Meet the Past features Library Director Crosby Kemper III interviewing prominent historical figures (as portrayed by veteran Chautauqua performers) with Kansas City-area connections.
Major funding for Meet the Past has been provided by a grant from the Ewing Marion Kauffman Foundation.
Admission to all Meet the Past programs is free. A 6 p.m. reception precedes each event. Click here or call 816.701.3407 to RSVP. Free parking is available in the Library District Parking Garage at 10th and Baltimore.
On Tuesday, July 14, at 6:30 p.m., Doug Mishler portrays Thomas Hart Benton, the Missouri-born artist famous for his paintings showing ordinary people doing common things.

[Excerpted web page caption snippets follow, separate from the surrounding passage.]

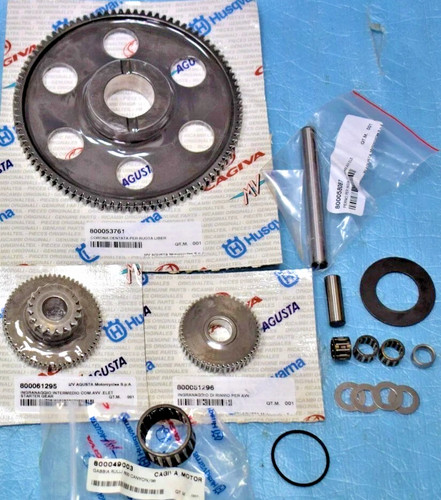 Cagiva w12 350 w16 600 - 350, canyon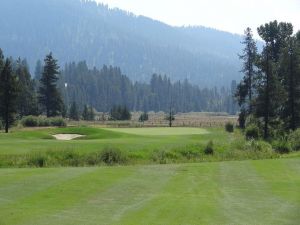 Jug Mountain 16th Approach 2014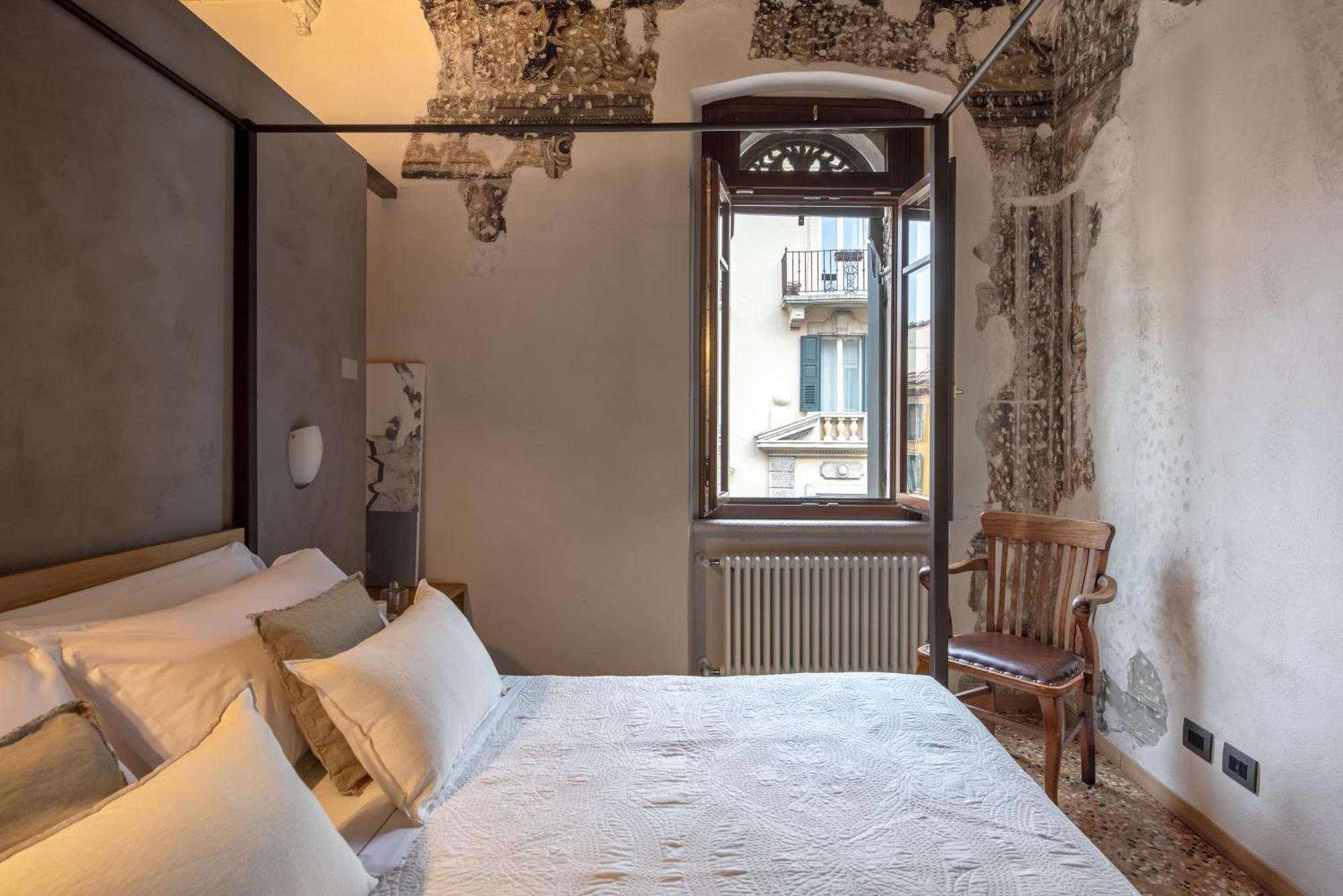 Residenza Roccamaggiore Верона Екстериор снимка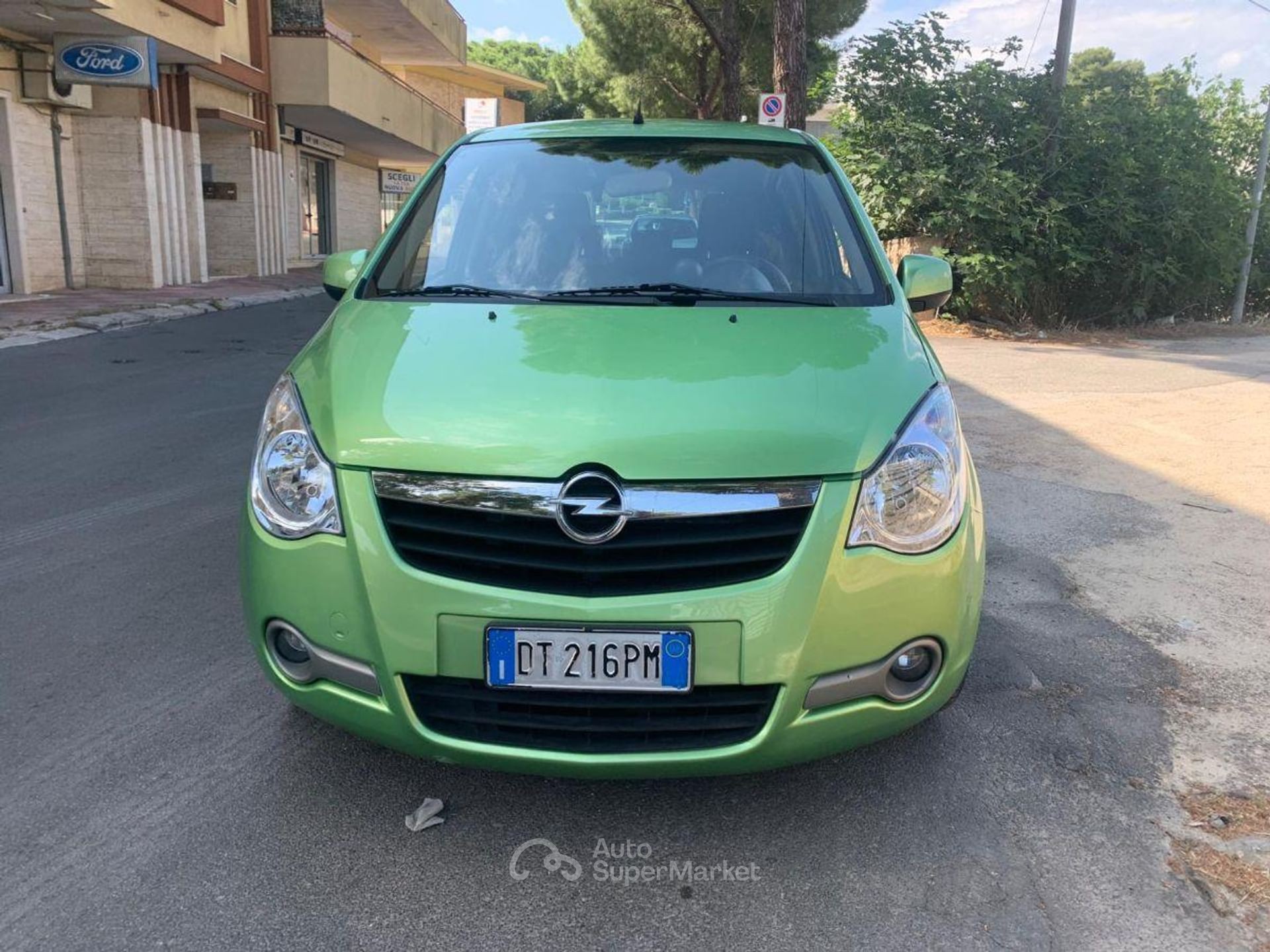 Opel Agila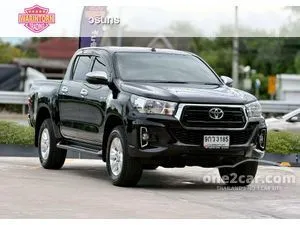 2019 Toyota HILUX REVO 2.4 E Prerunner Double Cab Pickup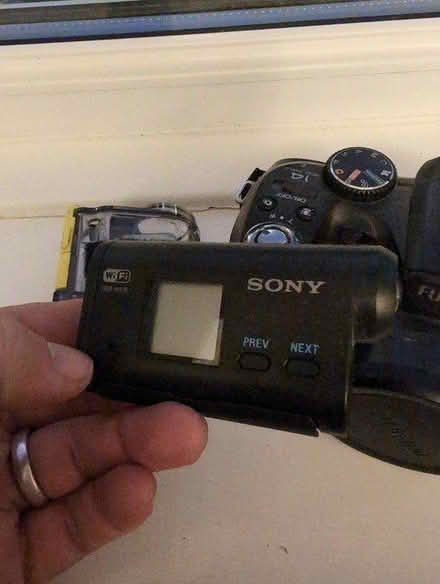 Photo of free Camera and action camera (Heathfield) #3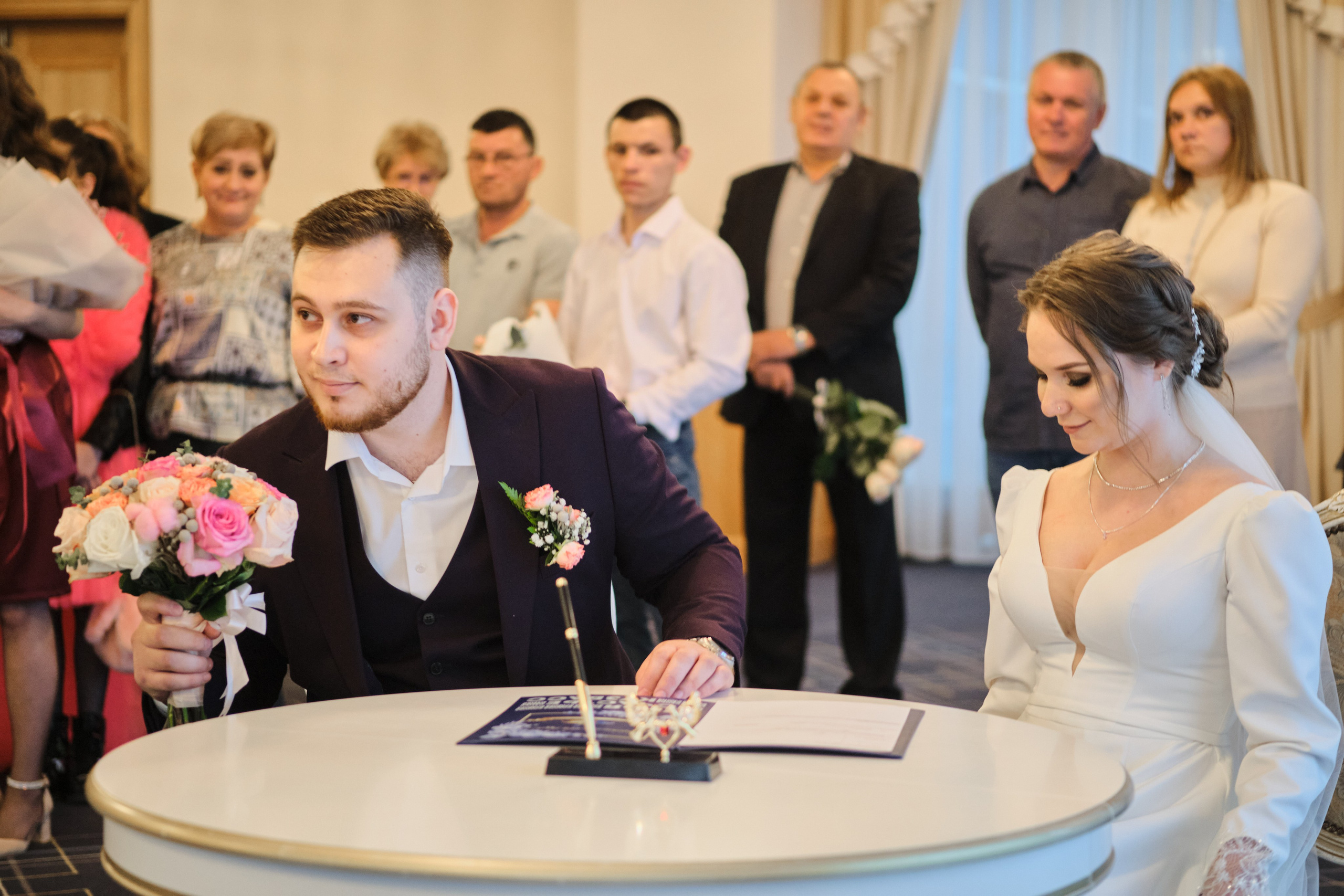 Эмин и Анастасия. Свадебный и семейный фотограф в Новокузнецке Иван Иванов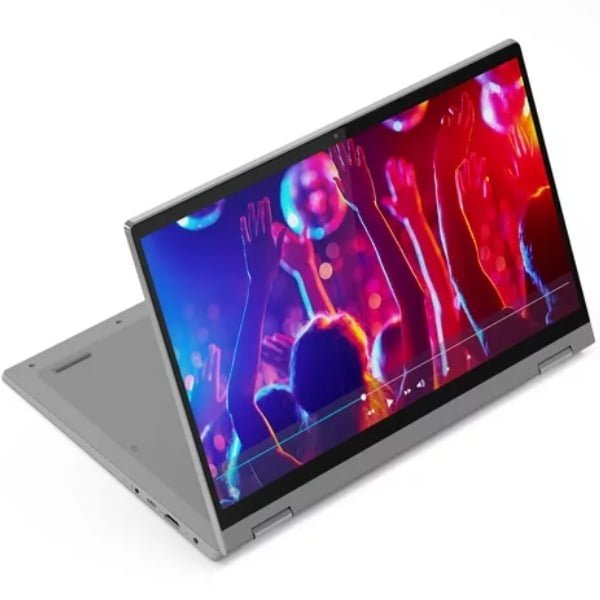 Lenovo IdeaPad Flex 5 14ITL05 convertible laptop { 14" Touch screen / Core i3 - 11th Gen / 4GB RAM / 128GB SSD / Windows10 } 82HS00FSUS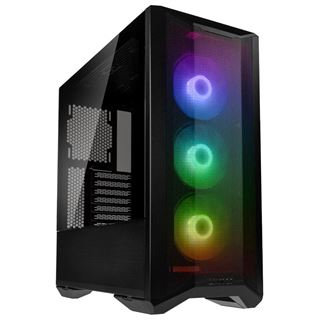 Lian Li LANCOOL II Mesh RGB mt Sichtfenster Midi Tower ohne Netzteil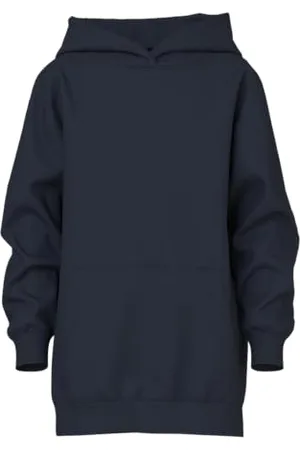 NAME IT Nkfvilu Ls Nreg Long Sweat Wh Bru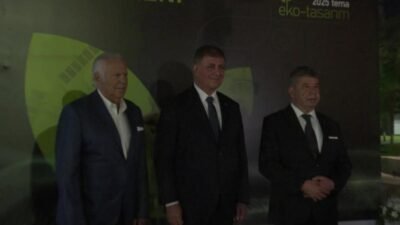 Bu yıl eko-tasarım temasıyla beşinci kez düzenlenen Ezber Bozan Mobilya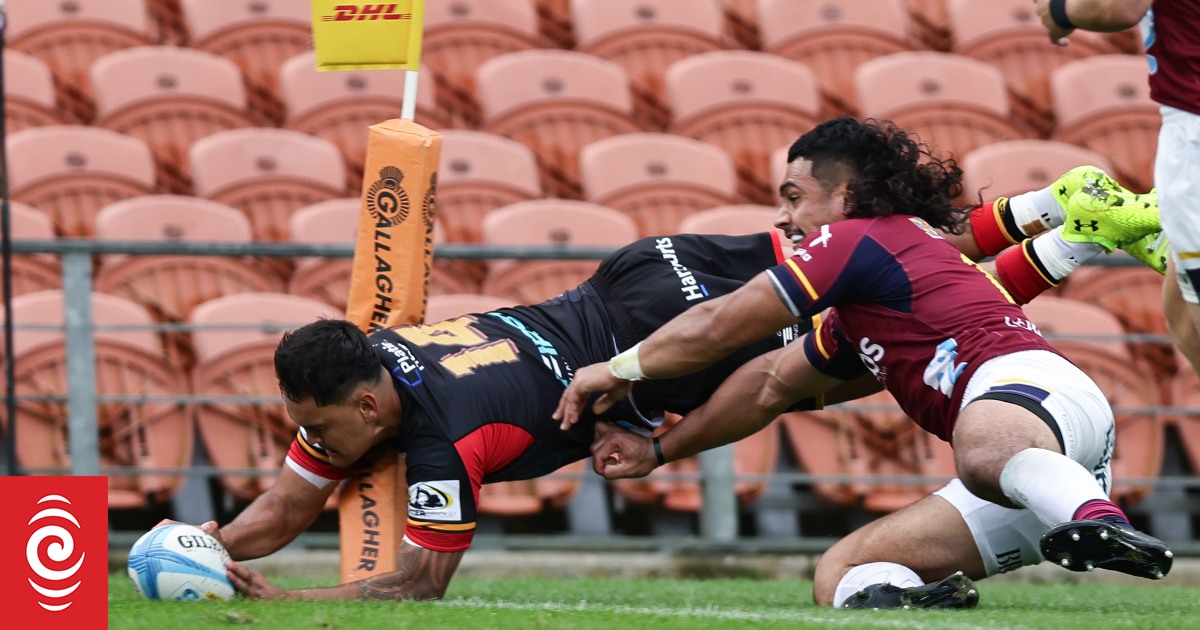 Recap: Late surge not enough for Highlanders - Vimarsana News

Born on April 15, 1889, in Neosho, Missouri, Benton drew and painted portraits, landscapes and scenes of people at work on farms, in factories, and in busy cities. Some of his best-known works are public murals. He eventually became the leader of a movement in American art known as regionalism. He spent much of his life in Kansas City and during the 1930s he taught at the Kansas City Art Institute.
One of his most famous murals, A Social History of Missouri, is installed in the state capitol in Jefferson City, Missouri. He also has a mural located in the lobby of the Harry S. Truman Library & Museum.
Doug Mishler is an independent scholar who has taught at the University of Nevada and Western Washington University. He is the author of a history of the Ringling Brothers Circus. Since 1995, Mishler has appeared in various Chautauqua performances as P. T. Barnum, Theodore Roosevelt, William Lloyd Garrison, Henry Ford, Upton Sinclair, and George Wallace. He also portrays Ernie Pyle, Billy Sunday, William Clark, Andrew Carnegie, Jefferson Davis, and Edward R. Murrow. Mishler has a Ph.D. in American cultural history from the University of Nevada, Reno.